← Back to team overview

dhis2-devs team mailing list archive

Scalability issue - assignment of organisationUnits to dataSets

 

Hi team,

We have a scalability issue that we'd like to discuss with the developer
community along with potential solutions.

*The problem*

   - The number of organisationUnits (DHIS2 demo has ~2000) usually far
   outnumbers the number of dataSets (DHIS2 demo has ~20).
   - When you assign an organisationUnit to a dataSet, the *lastUpdated*
   timestamp is only updated on the dataSet, not the organisationUnit.
   - This means that when we modify one of the 2000 organisationUnits to
   have an additional dataSet, we are not able to use the lastUpdated filter
   to download the aforementioned organisationUnit including its associated
   dataSet IDs. We are only able to use the lastUpdated filter to download the
   updated dataSet *along with the organisationUnit IDs of all the other
   (potentially up to 2000) organisationUnits already assigned to the dataSet*.
   The organisationUnit IDs make up ~85% of the dataSets payload on the DHIS2
   demo.
   - Since organisationUnits are far greater in number they are more likely
   to be created or modified on a more frequent basis.
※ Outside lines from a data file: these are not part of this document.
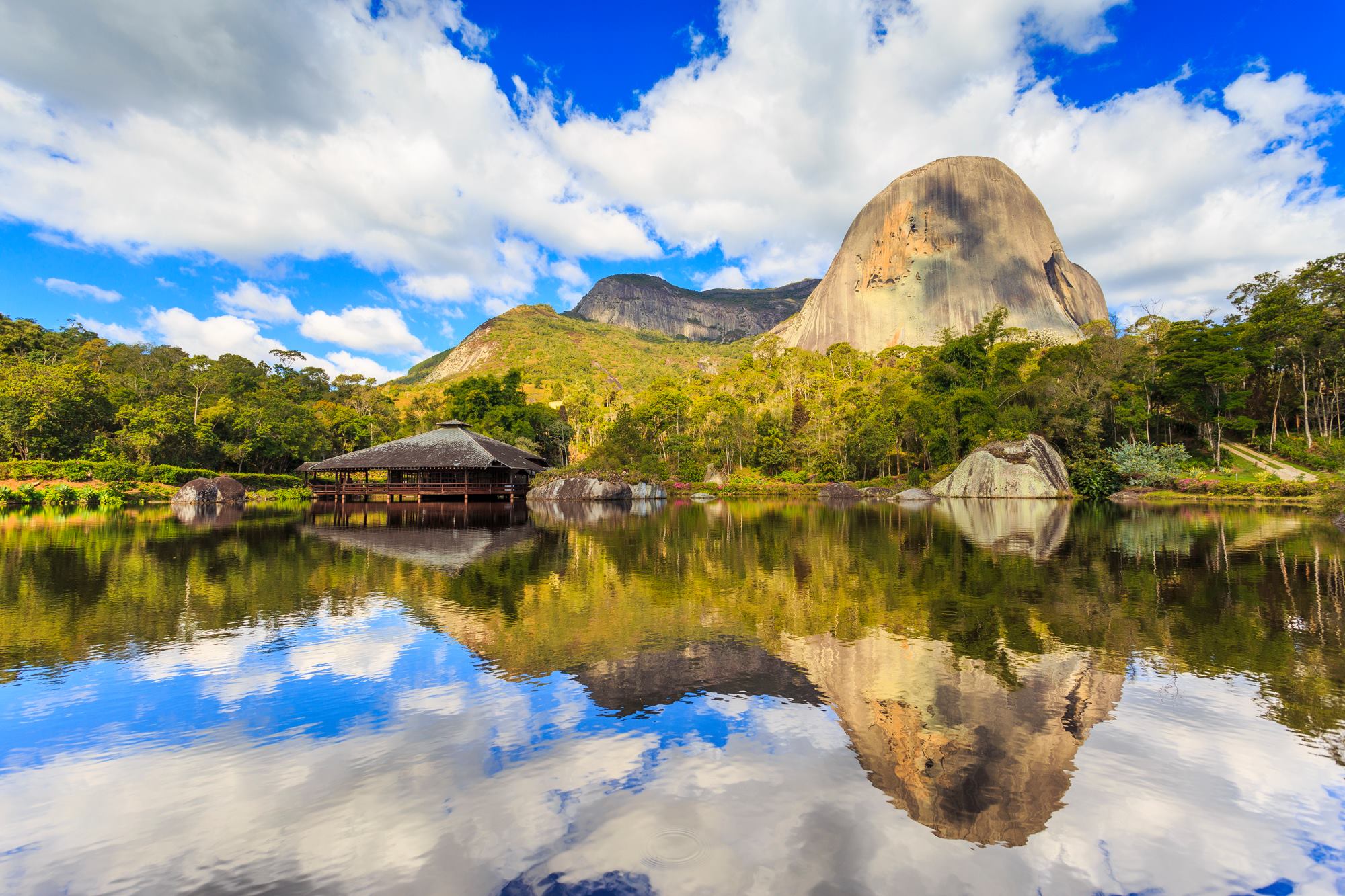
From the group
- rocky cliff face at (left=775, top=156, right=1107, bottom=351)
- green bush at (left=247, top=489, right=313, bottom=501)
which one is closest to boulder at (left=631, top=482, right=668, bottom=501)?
green bush at (left=247, top=489, right=313, bottom=501)

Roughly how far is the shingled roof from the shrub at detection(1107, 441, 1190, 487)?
108 ft

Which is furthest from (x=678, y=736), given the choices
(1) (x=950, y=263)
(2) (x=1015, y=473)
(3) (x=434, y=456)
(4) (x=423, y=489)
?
(1) (x=950, y=263)

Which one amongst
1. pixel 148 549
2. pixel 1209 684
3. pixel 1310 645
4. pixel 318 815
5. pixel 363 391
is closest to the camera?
pixel 318 815

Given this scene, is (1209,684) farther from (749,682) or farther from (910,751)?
(749,682)

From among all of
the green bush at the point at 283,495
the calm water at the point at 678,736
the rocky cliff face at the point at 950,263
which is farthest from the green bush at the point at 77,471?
the rocky cliff face at the point at 950,263

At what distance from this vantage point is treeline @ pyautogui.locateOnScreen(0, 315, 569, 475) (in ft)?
107

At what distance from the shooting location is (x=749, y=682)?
5203 mm

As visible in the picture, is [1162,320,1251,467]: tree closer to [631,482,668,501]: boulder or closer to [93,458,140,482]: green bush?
[631,482,668,501]: boulder

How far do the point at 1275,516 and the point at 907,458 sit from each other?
22920mm

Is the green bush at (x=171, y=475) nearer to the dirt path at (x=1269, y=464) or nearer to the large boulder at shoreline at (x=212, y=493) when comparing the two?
the large boulder at shoreline at (x=212, y=493)

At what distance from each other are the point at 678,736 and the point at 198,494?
3456 centimetres

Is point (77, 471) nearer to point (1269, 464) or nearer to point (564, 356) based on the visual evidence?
point (1269, 464)

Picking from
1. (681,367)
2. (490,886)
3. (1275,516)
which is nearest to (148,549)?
(490,886)

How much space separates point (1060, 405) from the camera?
35312mm
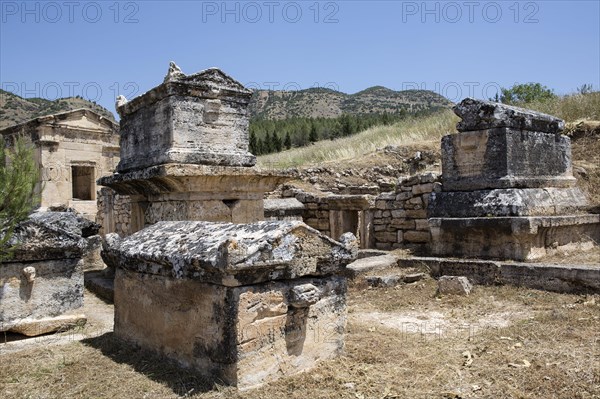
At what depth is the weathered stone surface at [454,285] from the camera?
22.4 ft

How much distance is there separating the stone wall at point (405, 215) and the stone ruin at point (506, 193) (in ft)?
4.03

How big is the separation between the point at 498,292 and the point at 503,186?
188cm

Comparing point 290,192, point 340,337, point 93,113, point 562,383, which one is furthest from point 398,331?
point 93,113

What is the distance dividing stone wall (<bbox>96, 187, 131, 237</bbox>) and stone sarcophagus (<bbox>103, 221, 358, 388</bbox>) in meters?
9.91

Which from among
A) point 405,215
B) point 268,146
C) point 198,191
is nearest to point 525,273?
point 405,215

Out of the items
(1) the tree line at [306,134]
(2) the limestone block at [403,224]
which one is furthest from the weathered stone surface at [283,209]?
(1) the tree line at [306,134]

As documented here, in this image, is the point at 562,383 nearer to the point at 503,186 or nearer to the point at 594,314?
the point at 594,314

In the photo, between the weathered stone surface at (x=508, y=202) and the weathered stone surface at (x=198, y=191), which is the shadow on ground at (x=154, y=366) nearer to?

If those modifications
   include dataSet assignments, then the dataSets will be "updated" each time
   and downloaded repeatedly.
   - The payloads are still relatively small for moderate internet
   connections. With gzip compression, downloading all dataSets is
   approximately 80KB. However for poor internet connections in remote
   locations an 80KB payload can be problematic especially if it occurs on a
   recurring basis.

*Potential solutions*

   - When assigning an organisationUnit to a dataSet, update the *lastUpdated
   *timestamp on the organisationUnit as well as the dataSet. This doesn't
   solve the problem of dataSets being downloaded repeatedly, but it would
   allow API consumers to exclude the organisationUnit IDs from the dataSets
   payload (~85% of the payload size) and mitigate the payload size issue on
   poor internet connections.
   - When assigning an organisationUnit to a dataSet, only update the
   *lastUpdated *timestamp on the organisationUnit (and not on the
   dataSet). Whilst this solves the issue of downloading dataSets repeatedly,
   it presents backwards compatibility issues for existing consumers of the
   dataSets API.
   - Update the *lastUpdated* timestamp of either the dataSet or the
   organisationUnit, *depending upon the API resource used**.* In the DHIS2
   demo you are able to assign/remove organisationUnits to/from dataSets using
   POST/DELETE requests to either
   */api/dataSets/<id>/organisationUnits/<id>* or
   */api/organisationUnits/<id>/dataSets/<id>*. If you use the former (the
   dataSets resource) then update the timestamp on the dataSet, whereas if you
   use the latter (the organisationUnits resource) then update the timestamp
   on the organisationUnit. This has the advantage of solving the issue of
   downloading dataSets repeatedly whilst also not introducing backwards
   compatibility issues for consumers of the dataSets API.

Thoughts?

Cheers,

-doh